▸ **CONSIGNE**: Veuillez citer le passage du texte fourni qui commence par les mots contenant « M. Elliot Harris, représentant » et se termine par « l’architecture financière internationale. ».

M. Elliot Harris, représentant du FMI auprès de l’ONU, a reconnu que les mesures d’austérité ne semblent pas la meilleure solution pour les pays qui sont confrontés au problème de la dette souveraine, et il a précisé que ces mesures sont très souvent dictées par les marchés financiers. M. Emmanuel Nnadozie, de la CEA, a quant à lui rappelé que la réforme des institutions financières internationales est impérative, car il faut que ces institutions tiennent compte des intérêts et des voix de toutes les composantes de la communauté mondiale. Il a déclaré que c’est l’ONU qui devrait s’imposer, graduellement, comme l’instance de réglementation et de régulation de l’architecture financière internationale.
Table ronde 2 : « Les incidences de la crise financière et économique mondiale sur les investissements étrangers directs et les autres flux financiers privés, sur la dette extérieure et sur le commerce international »

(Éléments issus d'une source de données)
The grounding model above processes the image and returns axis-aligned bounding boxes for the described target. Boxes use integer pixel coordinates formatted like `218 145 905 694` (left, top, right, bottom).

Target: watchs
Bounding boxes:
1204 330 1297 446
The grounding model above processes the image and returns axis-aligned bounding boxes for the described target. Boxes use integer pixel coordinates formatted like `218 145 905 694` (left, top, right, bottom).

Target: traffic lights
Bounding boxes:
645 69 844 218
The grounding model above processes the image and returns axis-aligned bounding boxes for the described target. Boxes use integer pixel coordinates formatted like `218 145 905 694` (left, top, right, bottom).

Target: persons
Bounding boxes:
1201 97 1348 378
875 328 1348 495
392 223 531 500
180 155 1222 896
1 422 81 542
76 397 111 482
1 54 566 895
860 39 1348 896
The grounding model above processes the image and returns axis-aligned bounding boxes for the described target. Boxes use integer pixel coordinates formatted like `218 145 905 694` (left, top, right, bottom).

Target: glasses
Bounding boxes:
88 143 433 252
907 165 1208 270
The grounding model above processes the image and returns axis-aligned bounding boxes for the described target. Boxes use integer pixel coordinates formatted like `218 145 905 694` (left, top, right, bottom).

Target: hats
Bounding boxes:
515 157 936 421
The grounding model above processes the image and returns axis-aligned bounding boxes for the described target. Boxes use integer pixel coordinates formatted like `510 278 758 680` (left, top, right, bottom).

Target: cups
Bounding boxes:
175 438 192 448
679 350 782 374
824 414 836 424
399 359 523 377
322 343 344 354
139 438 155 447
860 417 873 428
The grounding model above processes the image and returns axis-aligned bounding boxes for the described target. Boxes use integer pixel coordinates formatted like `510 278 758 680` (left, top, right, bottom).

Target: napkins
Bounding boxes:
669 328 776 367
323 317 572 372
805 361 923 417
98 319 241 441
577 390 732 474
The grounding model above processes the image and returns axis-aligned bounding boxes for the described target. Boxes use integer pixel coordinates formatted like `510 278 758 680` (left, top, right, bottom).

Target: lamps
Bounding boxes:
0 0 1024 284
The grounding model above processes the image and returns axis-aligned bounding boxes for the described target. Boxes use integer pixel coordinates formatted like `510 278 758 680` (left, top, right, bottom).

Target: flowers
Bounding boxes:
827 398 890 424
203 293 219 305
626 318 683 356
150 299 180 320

▸ **SOLUTION PROPOSÉE**:
M. Elliot Harris, représentant du FMI auprès de l’ONU, a reconnu que les mesures d’austérité ne semblent pas la meilleure solution pour les pays qui sont confrontés au problème de la dette souveraine, et il a précisé que ces mesures sont très souvent dictées par les marchés financiers. M. Emmanuel Nnadozie, de la CEA, a quant à lui rappelé que la réforme des institutions financières internationales est impérative, car il faut que ces institutions tiennent compte des intérêts et des voix de toutes les composantes de la communauté mondiale. Il a déclaré que c’est l’ONU qui devrait s’imposer, graduellement, comme l’instance de réglementation et de régulation de l’architecture financière internationale.